PaddlePaddle / PaddleOCR

Awesome multilingual OCR toolkits based on PaddlePaddle (practical ultra lightweight OCR system, support 80+ languages recognition, provide data annotation and synthesis tools, support training and deployment among server, mobile, embedded and IoT devices)
Apache License 2.0
38.99k stars 7.32k forks source link

PPStructure: unable to recognize a fairly easy structure #12036

Closed vlavorini closed 6 days ago

vlavorini commented 2 weeks ago

I am trying to parse this PDF using PaddleOCR 2.7.3.

I tried converting the pages as images, and then run PPStructure on them. I tried with the following options:

engine = PPStructure(show_log=True, image_orientation=True)

engine = PPStructure(show_log=True, image_orientation=True, lan='en')

engine = PPStructure((show_log=True, image_orientation=True, lan='en',  layout_model_dir=./picodet_lcnet_x1_0_fgd_layout_infer',  layout_dict_path='./layout_publaynet_dict.txt',)

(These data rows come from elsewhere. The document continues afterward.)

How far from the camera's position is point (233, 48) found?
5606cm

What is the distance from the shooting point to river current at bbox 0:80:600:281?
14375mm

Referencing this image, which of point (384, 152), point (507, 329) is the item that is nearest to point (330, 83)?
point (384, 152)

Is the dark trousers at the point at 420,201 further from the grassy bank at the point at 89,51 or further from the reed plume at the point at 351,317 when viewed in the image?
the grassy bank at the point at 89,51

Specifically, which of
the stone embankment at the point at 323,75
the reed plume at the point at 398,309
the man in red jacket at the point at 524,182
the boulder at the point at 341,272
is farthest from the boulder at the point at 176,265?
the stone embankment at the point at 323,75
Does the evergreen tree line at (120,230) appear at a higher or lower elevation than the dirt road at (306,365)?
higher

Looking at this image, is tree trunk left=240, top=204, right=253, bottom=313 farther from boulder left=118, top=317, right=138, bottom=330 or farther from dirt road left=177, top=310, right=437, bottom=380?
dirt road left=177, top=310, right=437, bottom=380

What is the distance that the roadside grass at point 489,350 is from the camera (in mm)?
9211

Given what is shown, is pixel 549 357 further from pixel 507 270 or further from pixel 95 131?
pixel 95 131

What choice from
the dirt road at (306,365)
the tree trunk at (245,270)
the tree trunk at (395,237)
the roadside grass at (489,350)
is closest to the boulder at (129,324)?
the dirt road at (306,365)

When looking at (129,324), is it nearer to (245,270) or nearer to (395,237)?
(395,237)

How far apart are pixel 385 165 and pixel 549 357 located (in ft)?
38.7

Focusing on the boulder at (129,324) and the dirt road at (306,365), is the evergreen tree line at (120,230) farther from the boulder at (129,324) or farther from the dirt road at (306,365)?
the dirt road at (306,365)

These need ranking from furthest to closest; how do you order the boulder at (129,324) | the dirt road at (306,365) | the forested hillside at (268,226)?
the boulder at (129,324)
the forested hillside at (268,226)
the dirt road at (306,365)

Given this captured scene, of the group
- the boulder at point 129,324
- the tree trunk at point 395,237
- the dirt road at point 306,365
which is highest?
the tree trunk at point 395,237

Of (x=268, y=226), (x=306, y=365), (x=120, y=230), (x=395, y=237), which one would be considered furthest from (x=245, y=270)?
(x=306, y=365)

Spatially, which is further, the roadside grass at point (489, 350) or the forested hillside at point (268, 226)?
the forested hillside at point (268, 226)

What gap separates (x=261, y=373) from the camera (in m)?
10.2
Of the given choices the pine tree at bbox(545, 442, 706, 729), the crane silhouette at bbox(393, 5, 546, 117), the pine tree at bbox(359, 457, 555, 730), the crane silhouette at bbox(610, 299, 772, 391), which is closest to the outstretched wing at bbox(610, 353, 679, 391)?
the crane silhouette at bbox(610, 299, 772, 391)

but the results in the second page of the document are not satisfactory: page_1

I also tried with the model ppyolov2_r50vd_dcn_365e_publaynet:

engine = PPStructure(show_log=True, image_orientation=True, lan='en',
                      layout_model_dir='./ppyolov2_r50vd_dcn_365e_publaynet', 
                       layout_dict_path=./layout_publaynet_dict.txt',

but the program stops at an error: InvalidArgumentError: The size of Op(Conv) inputs should not be 0.

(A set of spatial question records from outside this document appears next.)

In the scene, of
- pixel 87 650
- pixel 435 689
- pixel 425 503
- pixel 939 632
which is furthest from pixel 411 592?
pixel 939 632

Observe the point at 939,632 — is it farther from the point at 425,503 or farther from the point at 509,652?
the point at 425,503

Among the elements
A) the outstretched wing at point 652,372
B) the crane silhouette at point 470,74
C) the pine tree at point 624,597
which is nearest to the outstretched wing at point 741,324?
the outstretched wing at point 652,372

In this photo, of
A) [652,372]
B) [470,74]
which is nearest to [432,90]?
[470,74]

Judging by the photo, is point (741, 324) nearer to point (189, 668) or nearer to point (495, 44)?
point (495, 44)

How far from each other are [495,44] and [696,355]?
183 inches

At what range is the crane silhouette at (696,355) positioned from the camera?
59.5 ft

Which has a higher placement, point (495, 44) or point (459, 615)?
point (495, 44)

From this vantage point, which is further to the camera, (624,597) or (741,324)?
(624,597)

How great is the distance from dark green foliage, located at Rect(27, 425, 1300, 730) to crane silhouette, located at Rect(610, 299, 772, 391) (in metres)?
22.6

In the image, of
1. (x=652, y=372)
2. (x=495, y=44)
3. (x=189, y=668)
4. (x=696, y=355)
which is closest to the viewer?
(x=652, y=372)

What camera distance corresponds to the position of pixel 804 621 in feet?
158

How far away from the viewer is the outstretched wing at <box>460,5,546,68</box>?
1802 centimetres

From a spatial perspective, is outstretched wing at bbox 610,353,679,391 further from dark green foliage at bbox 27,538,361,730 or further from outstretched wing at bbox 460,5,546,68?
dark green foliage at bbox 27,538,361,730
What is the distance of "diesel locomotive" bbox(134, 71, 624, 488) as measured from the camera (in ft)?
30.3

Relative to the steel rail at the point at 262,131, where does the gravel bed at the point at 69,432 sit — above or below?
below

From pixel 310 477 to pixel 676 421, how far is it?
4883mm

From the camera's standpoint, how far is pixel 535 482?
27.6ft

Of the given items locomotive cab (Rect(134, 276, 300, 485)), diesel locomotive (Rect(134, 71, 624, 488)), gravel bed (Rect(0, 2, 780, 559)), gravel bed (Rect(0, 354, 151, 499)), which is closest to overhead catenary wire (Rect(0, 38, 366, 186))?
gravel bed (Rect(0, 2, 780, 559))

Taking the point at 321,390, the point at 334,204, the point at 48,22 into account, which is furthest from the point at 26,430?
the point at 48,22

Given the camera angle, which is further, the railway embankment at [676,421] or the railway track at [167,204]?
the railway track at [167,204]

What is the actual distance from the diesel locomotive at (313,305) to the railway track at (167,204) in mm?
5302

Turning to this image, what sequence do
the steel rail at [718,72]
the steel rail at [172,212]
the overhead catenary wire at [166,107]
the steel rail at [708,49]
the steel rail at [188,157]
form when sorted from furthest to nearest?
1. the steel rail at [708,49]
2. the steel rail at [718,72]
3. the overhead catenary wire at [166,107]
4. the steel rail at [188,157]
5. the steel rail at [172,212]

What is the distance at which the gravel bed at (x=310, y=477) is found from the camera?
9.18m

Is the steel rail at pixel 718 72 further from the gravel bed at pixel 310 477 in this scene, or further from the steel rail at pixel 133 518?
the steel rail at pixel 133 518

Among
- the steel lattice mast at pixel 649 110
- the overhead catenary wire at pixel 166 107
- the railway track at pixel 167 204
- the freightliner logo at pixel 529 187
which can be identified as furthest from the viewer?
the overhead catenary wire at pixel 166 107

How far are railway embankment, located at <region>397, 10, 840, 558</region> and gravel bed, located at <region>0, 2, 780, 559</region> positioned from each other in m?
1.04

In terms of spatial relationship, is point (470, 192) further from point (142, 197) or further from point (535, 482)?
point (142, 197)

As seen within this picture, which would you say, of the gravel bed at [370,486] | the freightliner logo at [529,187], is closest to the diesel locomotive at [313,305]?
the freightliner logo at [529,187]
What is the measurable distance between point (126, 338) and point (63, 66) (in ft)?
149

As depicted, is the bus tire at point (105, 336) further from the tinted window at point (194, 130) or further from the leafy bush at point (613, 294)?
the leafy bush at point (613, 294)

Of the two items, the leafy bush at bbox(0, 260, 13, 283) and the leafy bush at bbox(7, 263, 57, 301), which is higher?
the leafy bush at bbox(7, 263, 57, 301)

Any suggestion on how to correctly parse this pdf?

Thank you!

TingquanGao commented 1 week ago

What is the PaddlePaddle version used?

vlavorini commented 1 week ago

PaddlePaddle == 2.6.1 PaddleOCR == 2.7.3

TingquanGao commented 1 week ago

The dataset to train PPStructure models lack of such data. So the models need to be finetuned.